En ce qui concerne l’arrêté portant interdiction de circulation sur le territoire français d’une durée de vingt-quatre mois :
15. En premier lieu, pour les mêmes motifs que ceux indiqués aux points 3, 5, 8, 9, 11 et 13 du présent jugement, les moyens tirés de l’incompétence de l’auteur de l’acte attaqué, de la méconnaissance du droit d’être entendu, du non-respect des garanties prévues par l’article L. 621-1 du code de l’entrée et du séjour des étrangers et du droit d’asile, de l’atteinte à la liberté d’entreprise, de l’erreur d’appréciation et de l’atteinte au droit à la vie privée et familiale doivent être écartés.
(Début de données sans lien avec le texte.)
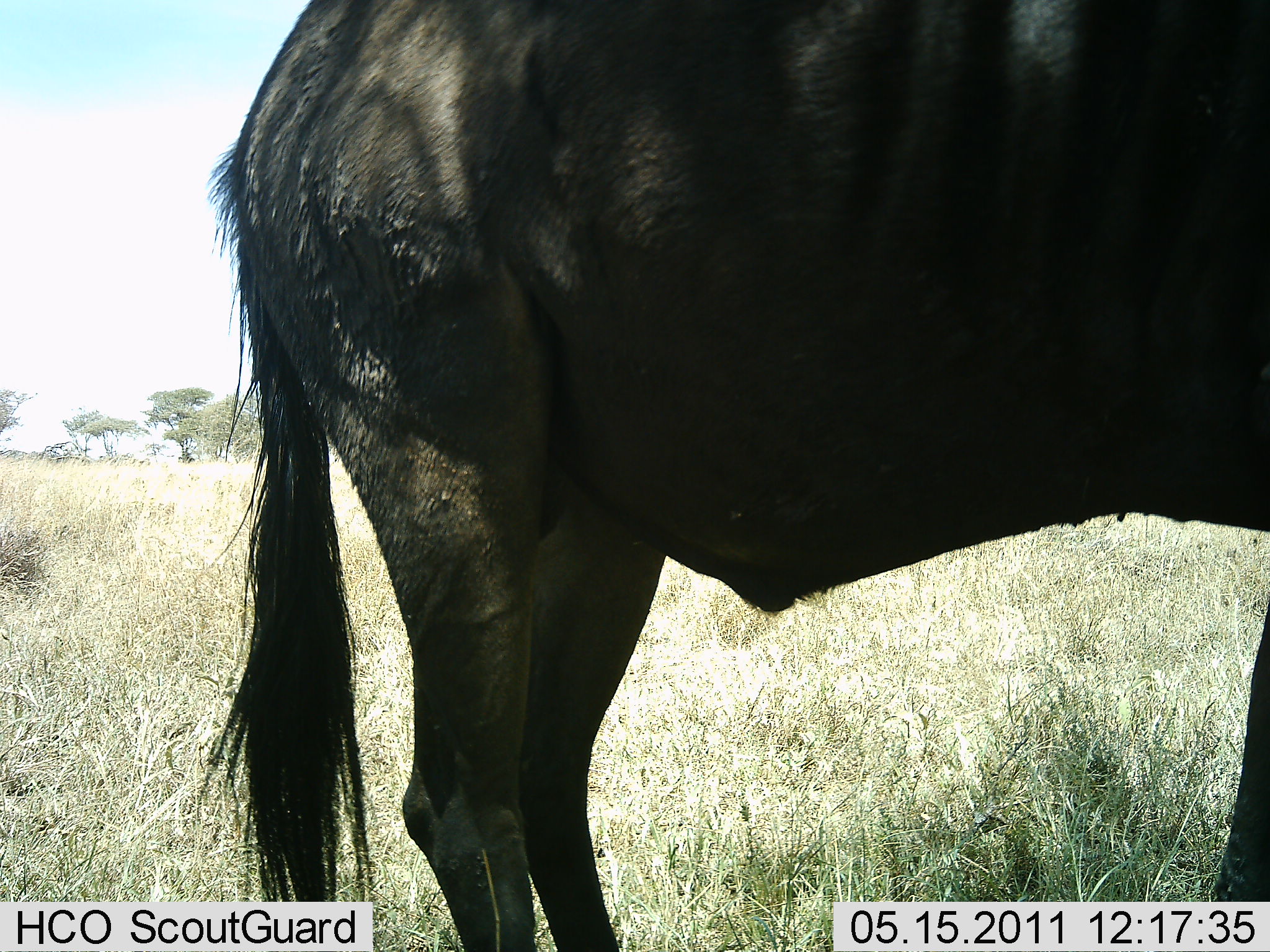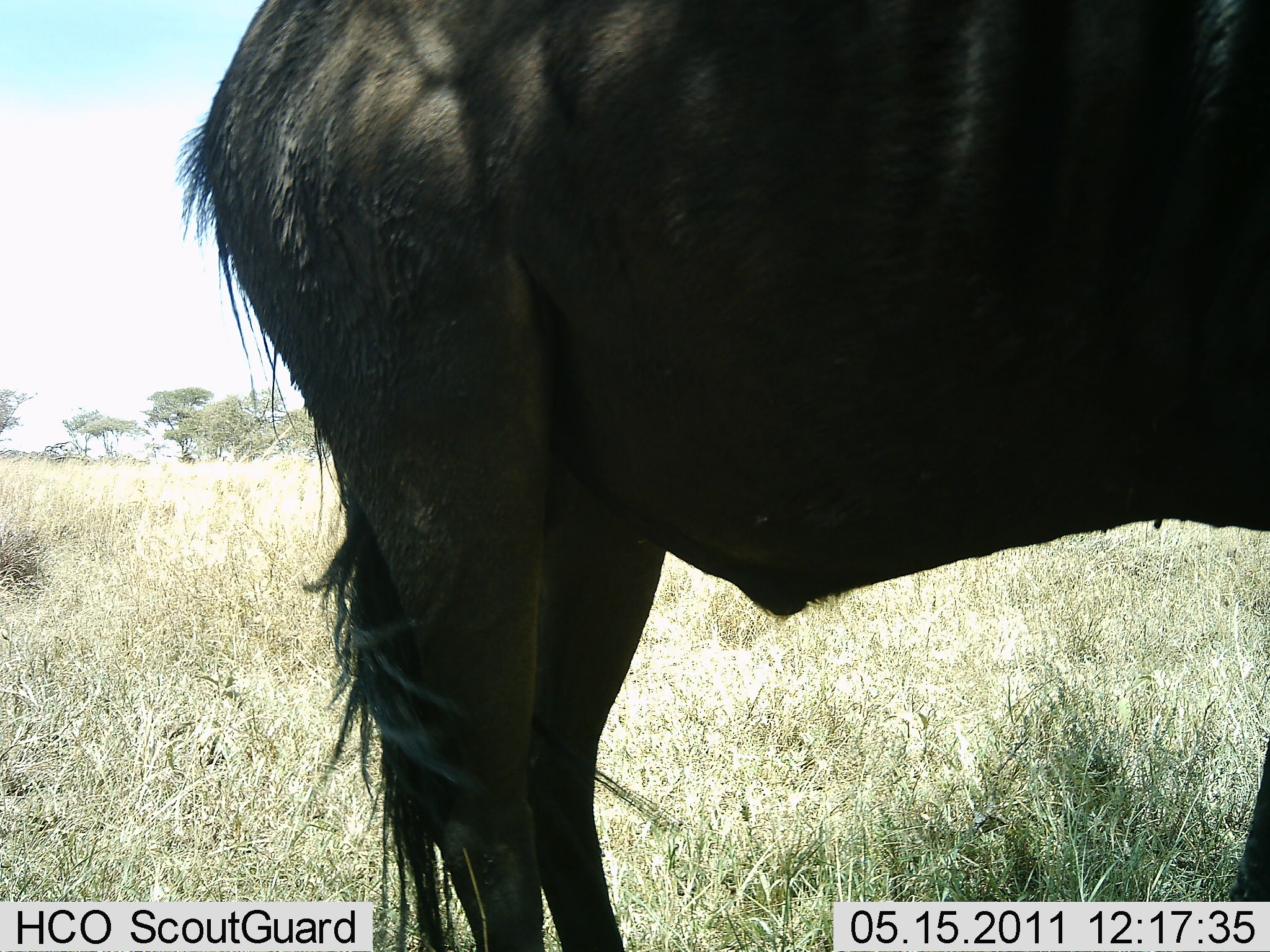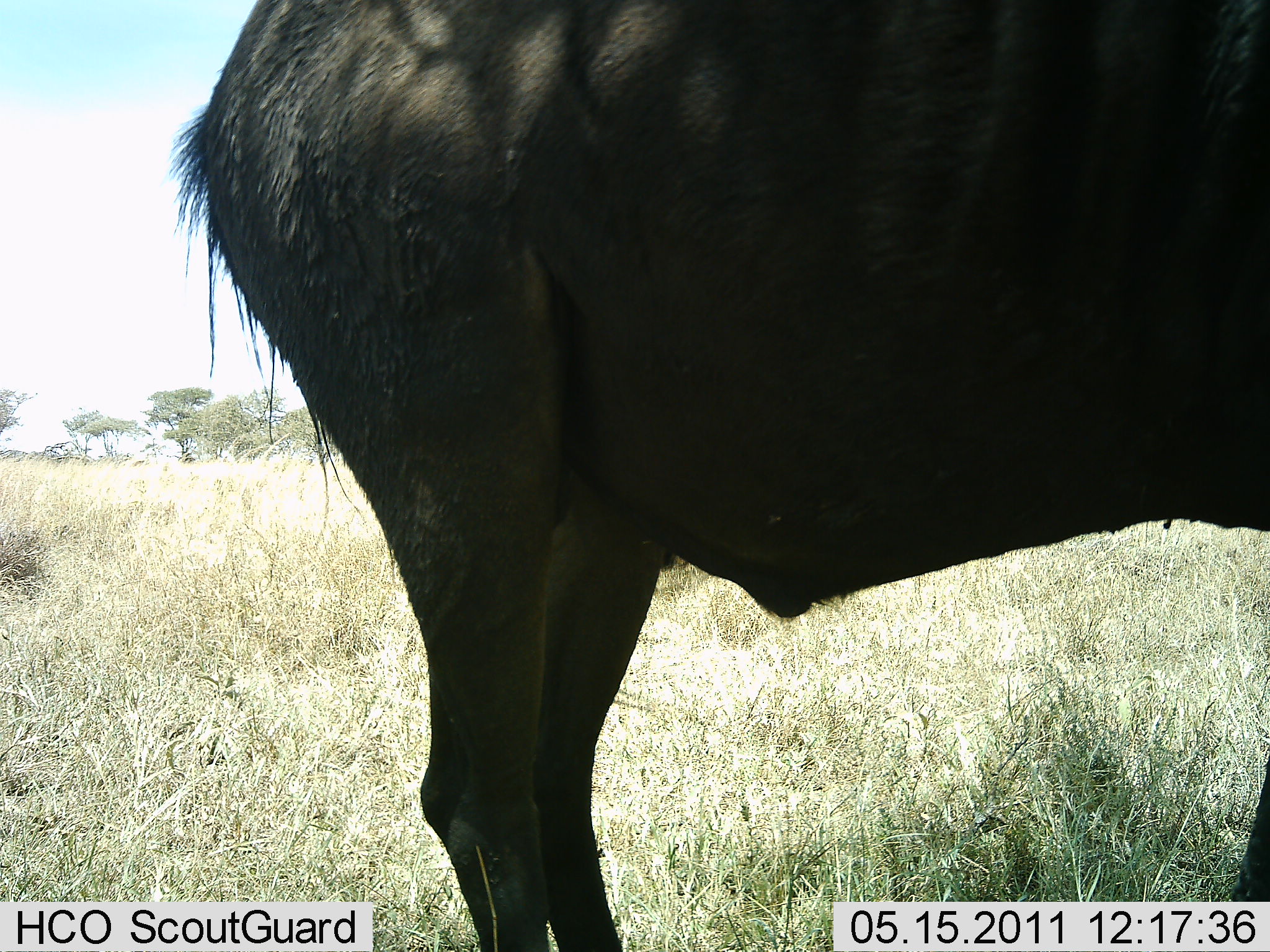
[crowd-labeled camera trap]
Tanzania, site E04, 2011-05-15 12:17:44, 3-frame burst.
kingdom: Animalia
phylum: Chordata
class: Mammalia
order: Artiodactyla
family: Bovidae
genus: Connochaetes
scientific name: Connochaetes taurinus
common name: blue wildebeest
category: wildebeest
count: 1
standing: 90%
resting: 10%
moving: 0%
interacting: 0%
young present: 0%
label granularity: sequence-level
16. En second lieu, en se bornant à soutenir qu’il « commerce régulièrement avec des entreprises françaises », qu’il « a des liens personnels avec la France » et qu’il était, jusqu’au 17 janvier 2024, inconnu des services de police, M. C n’établit pas que le préfet de police aurait commis une erreur manifeste d’appréciation en fixant à vingt-quatre mois la durée de l’interdiction de circulation prononcée à son encontre.
17. Il résulte de ce qui précède que le signalement de l’intéressé dans le système d’information Schengen n’est, en tout état de cause, pas privé de base légale.
18. Il résulte de l’ensemble de ce qui précède que les conclusions à fin d’annulation de l’arrêté du 18 janvier 2024 prononçant une interdiction de circulation sur le territoire français d’une durée de vingt-quatre mois à l’encontre de M. C doivent être rejetées, sans qu’il soit besoin de se prononcer sur la fin de non-recevoir tirée de la tardiveté de la requête.
Sur les autres conclusions :
19. D’une part, le présent jugement, qui rejette les conclusions à fin d’annulation des deux requêtes n’implique aucune mesure particulière d’exécution. Les conclusions à fin d’injonction ne peuvent dès lors qu’être rejetées.
20. D’autre part, les dispositions de l’article L. 761-1 du code de justice administrative font obstacle à ce que soit mise à la charge de l’Etat, qui n’est pas la partie perdante dans la présente instance, la somme dont le requérant sollicite le versement au titre des frais d’instance.
D E C I D E :
Article 1er : Les requêtes de M. C sont rejetées.
Article 2 : Le présent jugement sera notifié à M. B C et au préfet de police.
Délibéré après l’audience du 27 septembre 2024, à laquelle siégeaient :
Mme Marzoug, présidente,
Mme Lambert, première conseillère,
Mme Berland, première conseillère.
Rendu public par mise à disposition au greffe le 18 octobre 2024.
La rapporteure,
F. Lambert
La présidente,
S. Marzoug
La greffière,
K. Bak-Piot
La République mande et ordonne au préfet de police en ce qui le concerne ou à tous commissaires de justice à ce requis en ce qui concerne les voies de droit commun contre les parties privées, de pourvoir à l’exécution de la présente décision.